* [BRIEF]: In the essay about technology and "potato brains," what did the six-year-old girl in the bookshop say movies do?

* [EXTRACT]:

□ □ □ □ □

One day in a bookshop, I overheard a six-year-old girl and her four-year-old brother discussing which is better, movies or books. He said movies. She said books. “Movies,” she explained, “turned your brain into a potato.”

We are all in danger of seeing our brains turn into potatoes. But movies alone won’t be responsible. For that, we can thank the advance of technology.

I think about all the things I used to know how to do that I no longer need to know.

When I was a child, I mastered addition pretty easily. But subtraction? Long division? Multiplication? Only my mother’s patient coaching – and her willingness to hear me recite the multiplication table — enabled me to conquer those particular skills. Now I need to know only which buttons to push on my calculator. That’s a few unused brain cells turning into potatoes.

Once, I needed to know how to cook fresh vegetables. Now, I put raw cauliflower in a covered bowl, pop it in the microwave, push the Fresh Vegetables button. Done. Once, I learned how to make bread the old-fashioned way, requiring knowledge of yeast behavior, kneading, and all that. Now I dump the ingredients in the bread machine, push the Start button. Done. My refrigerator makes ice all by itself. I don’t even need to know how to boil water. My plug-in teakettle turns itself off when the water is ready.

I can feel my brain cells shrinking, and mashed potatoes oozing in to fill the empty spaces.

The camera on my smart phone assesses the light, sets its shutter speed and aperture, and focuses itself. I press the button. Done. Taking good photos with actual cameras used to be so complicated, I personally could never figure it out though I used plenty of brain cells trying.  Now, no need to try. Here comes the potato salad.

I know how to shift gears in a car, but my car does it more efficiently than I ever did. I don’t have to pump the brakes if I’m driving on a slippery spot. The car does the break-pumping before I even realize that we’ve hit a slippery spot.

Speaking of cars – I used take pride in my map-reading skills. But who needs maps? That’s what global positioning systems are for.

I don’t even have to know how to scream! If I’m near my car when something bad happens, I hit that magic red button on my key and the car screams louder than I ever could.

There are so many skills we no longer need. And even if we already know how to do them, we don’t have to remember to do them. Clocks remember to change to Daylight Savings Time. Lights remember to turn themselves off when everyone has left the room. Thermostats remember to lower themselves when the room goes dark. Automated cat food dishes remember to feed the cat.

I can feel my brain cells morphing into a substance that looks a lot like scalloped potatoes.

Pretty soon, the only people with non-spud brains will be the tech people who design the technologies. They’re the only people who will ever have to think about anything.

The rest of us, though, do need to know how to do one thing, at least for now: Read. We have to be able to read instructions to figure out which buttons to push. Once we’ve mastered button-pushing sequences, our thinking and learning are over. Potato brain creeps in. It’s fortunate for what is left of our brains that instruction manuals can’t read themselves. Yet.

□ □ □ □ □

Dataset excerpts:
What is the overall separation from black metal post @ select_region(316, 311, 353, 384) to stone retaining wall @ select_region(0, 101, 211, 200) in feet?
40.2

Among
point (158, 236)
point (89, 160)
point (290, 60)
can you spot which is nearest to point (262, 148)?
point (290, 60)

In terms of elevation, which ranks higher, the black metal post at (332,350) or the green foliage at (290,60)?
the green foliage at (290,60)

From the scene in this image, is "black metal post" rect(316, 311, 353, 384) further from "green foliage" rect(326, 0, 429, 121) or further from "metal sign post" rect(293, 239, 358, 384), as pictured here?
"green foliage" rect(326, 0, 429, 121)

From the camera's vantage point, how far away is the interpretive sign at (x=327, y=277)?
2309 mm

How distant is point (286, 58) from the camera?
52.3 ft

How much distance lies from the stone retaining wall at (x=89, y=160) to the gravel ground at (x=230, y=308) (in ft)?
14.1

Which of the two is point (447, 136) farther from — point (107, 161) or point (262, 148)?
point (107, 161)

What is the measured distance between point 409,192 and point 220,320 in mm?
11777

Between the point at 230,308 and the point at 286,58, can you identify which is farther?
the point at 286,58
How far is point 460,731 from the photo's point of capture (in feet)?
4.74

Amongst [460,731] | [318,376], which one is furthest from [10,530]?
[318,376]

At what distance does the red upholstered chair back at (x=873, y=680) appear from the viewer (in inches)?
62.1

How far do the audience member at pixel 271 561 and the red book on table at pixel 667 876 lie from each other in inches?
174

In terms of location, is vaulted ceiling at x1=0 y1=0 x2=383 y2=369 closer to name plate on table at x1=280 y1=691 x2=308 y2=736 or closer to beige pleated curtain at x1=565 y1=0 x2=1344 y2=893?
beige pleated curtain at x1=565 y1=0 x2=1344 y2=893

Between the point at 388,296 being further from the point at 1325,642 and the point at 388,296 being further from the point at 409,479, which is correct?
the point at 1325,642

□ □ □ □ □

* [SOLUTION]: She said movies turned your brain into a potato.